Like Parscale, Alan Dershowitz weathered a biting social backlash. The Harvard law professor emeritus, who spoke on the president’s behalf during his impeachment trial, has represented unpopular figures in the past—O. J. Simpson among them. Nothing compares to the fallout from defending Trump.
After Trump was acquitted, the 82-year-old got a letter from someone he knew telling him that the person could “no longer share society with you,” Dershowitz told me. An agent told his daughter, an actor, that she should change her last name if she hoped to get more roles. Dinner invitations have dried up—though that might actually be a blessing. “It’s so easy for me to socially isolate [during the pandemic] because no one wants to talk to me because I defended Trump in front of the Senate,” he said. “I lost 10 pounds on what I call the ‘Trump diet’ because no one invites me to dinner.”
So was it worth it? I asked. It was, he said. And in any case, “isn’t it better that he was thrown out of office by a vote for the people than by 100 senators?” Dershowitz said. “Isn’t that better for the country?”
An irony of the Trump era is that the same chaotic atmosphere and haphazard management that drove some aides out is what made the job attractive to others in the first place. Because Trump cycled through so many members of his staff, the survivors had ample opportunities to advance, and because Trump refused to heed gatekeepers, any number of aides wandering into view had a chance to talk to him directly. “I found the wide-open space exhilarating, and it got my adrenaline pumping every day,” Joe Grogan, who led the White House’s domestic-policy shop before leaving this spring, told me. (Grogan relayed a story in which the president randomly asked a deputy press secretary to help free the rapper A$AP Rocky from jail in Sweden. “You can do it,” Trump told the press aide. It’s not clear whether he was joking.)

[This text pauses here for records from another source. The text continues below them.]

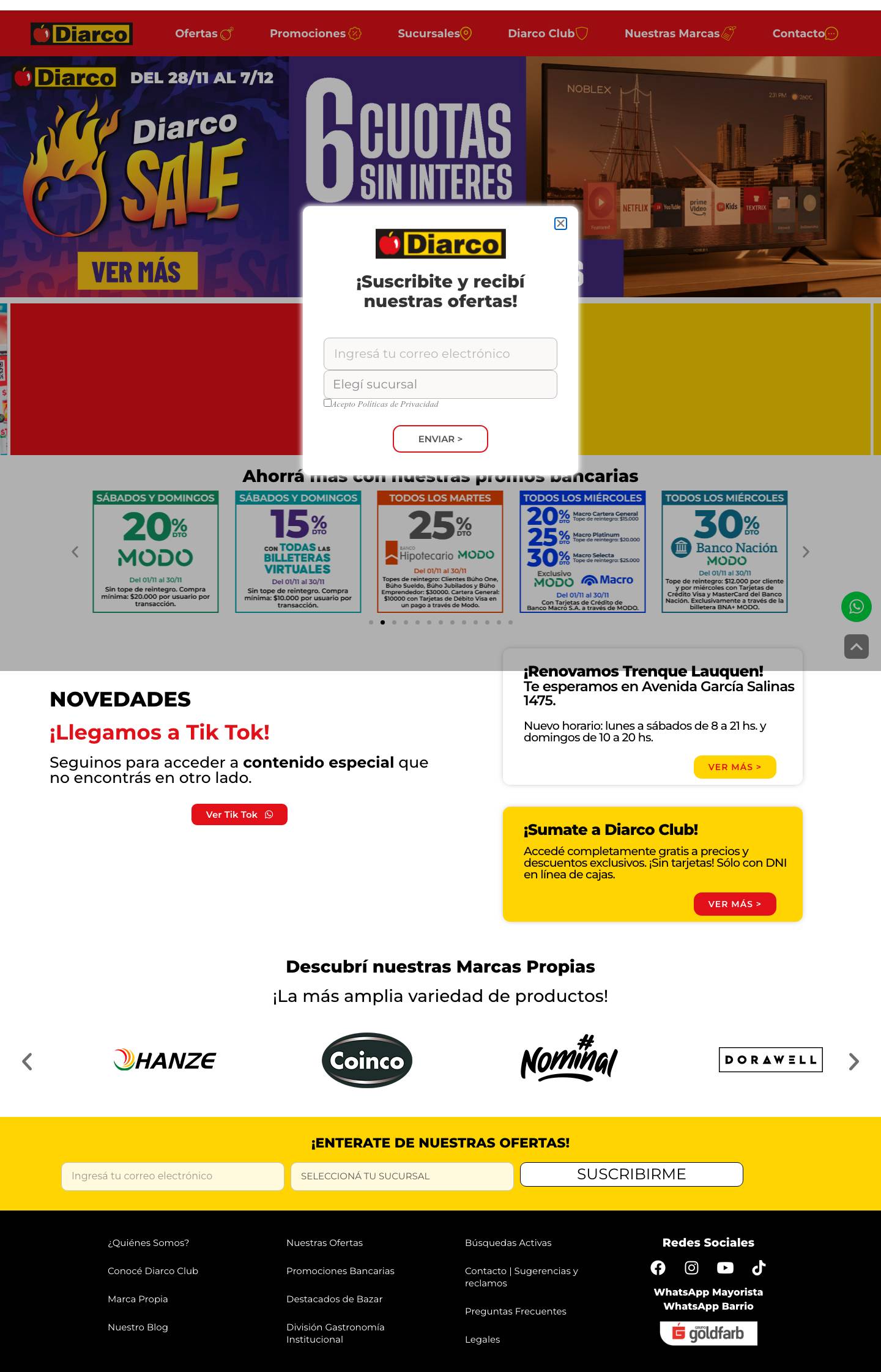 Inicio | Diarco - Full Screenshot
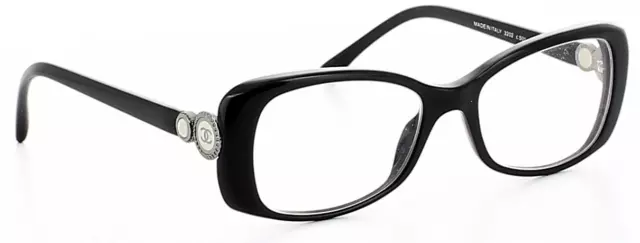 CHANEL * - womens eyeglasses - 3202 c501 - Black - COLLECTION BOUTON  £120.31 - PicClick UK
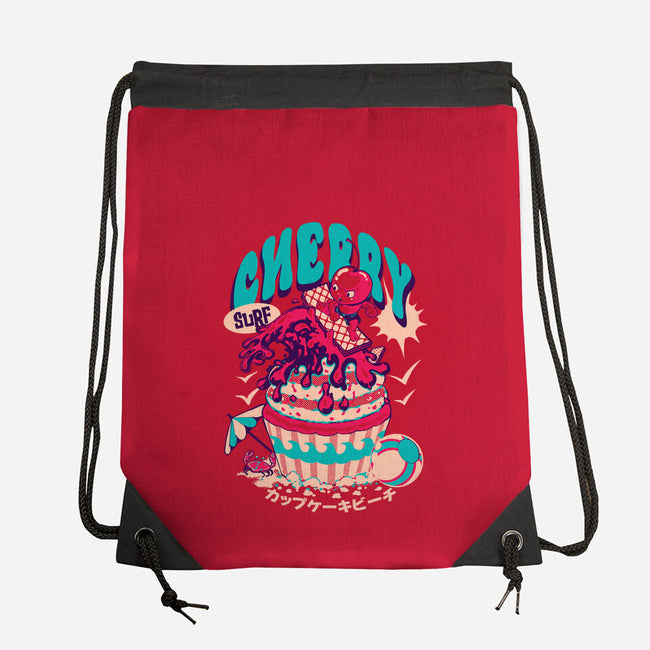 Cherry Surf-None-Drawstring-Bag-Estudio Horta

Jonathan Rauch: What Trump has done to America
Anthony Scaramucci was among those who initially rose in Trumpworld because of the president’s willingness to follow his own idiosyncratic hiring instincts. But just 11 days after “The Mooch” arrived in summer 2017—with a swagger and a mandate to stanch press leaks—he was gone, dumped after a profane call with a New Yorker reporter. Scaramucci describes his relationship to Trump as following a distinct parabolic arc. “Okay, this is an unsavory guy and a distasteful guy, and I probably shouldn’t be associated with him,” he told me. Then comes an acceptance that Trump is a fellow Republican who’s heading the party. “Now you’re looking for reasons to like him—and he does provide those reasons.